Data excerpts: Begin
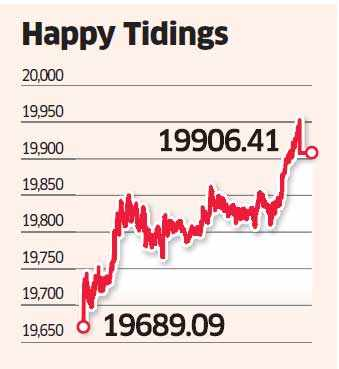 The Sensex rose by 243 points, or 1.23 per cent, to 19906.41 while the broader Nifty closed up 1.22 per cent at 6024.05 - the highest closing since January 6, 2011.
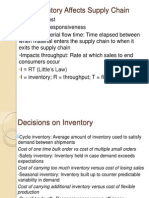 How Inventory Affects Supply Chain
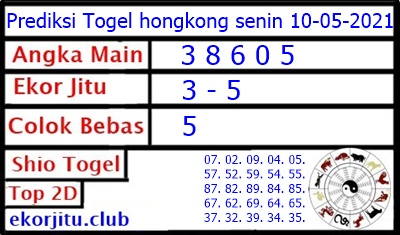 Bocoran Togel Hk 10 Mei 2021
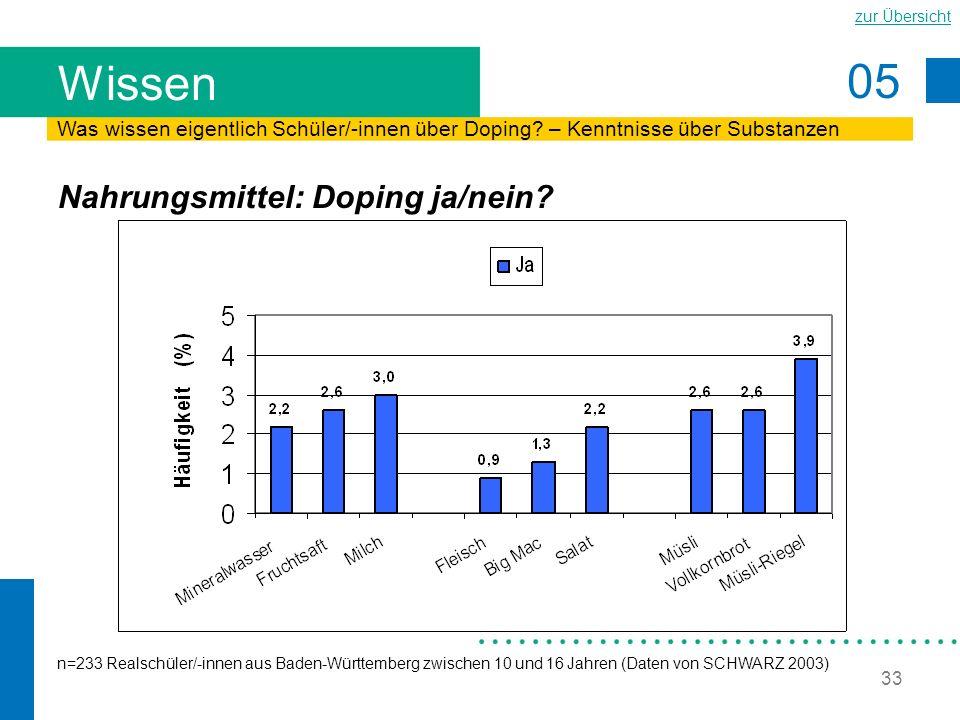 05 zur Übersicht 33 Wissen Nahrungsmittel: Doping ja/nein? Was wissen eigentlich Schüler/-innen über Doping? – Kenntnisse über Substanzen n=233 Realsc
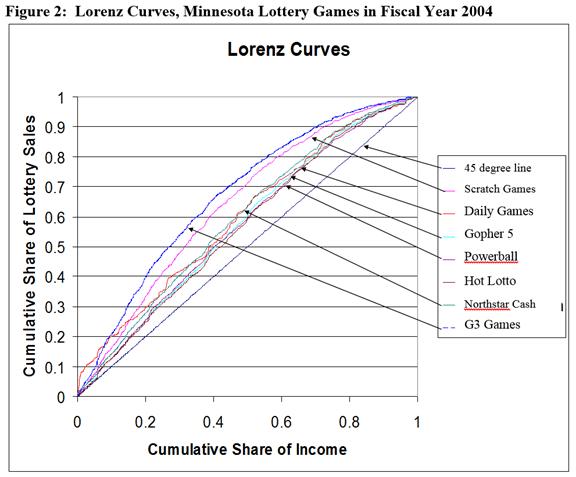 Figure 2 Lotenz Curves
Data excerpts: End
Every record above should be duplicated precisely, with the images removed.

### Result of this task
 The Sensex rose by 243 points, or 1.23 per cent, to 19906.41 while the broader Nifty closed up 1.22 per cent at 6024.05 - the highest closing since January 6, 2011.
 How Inventory Affects Supply Chain
 Bocoran Togel Hk 10 Mei 2021
 05 zur Übersicht 33 Wissen Nahrungsmittel: Doping ja/nein? Was wissen eigentlich Schüler/-innen über Doping? – Kenntnisse über Substanzen n=233 Realsc
 Figure 2 Lotenz Curves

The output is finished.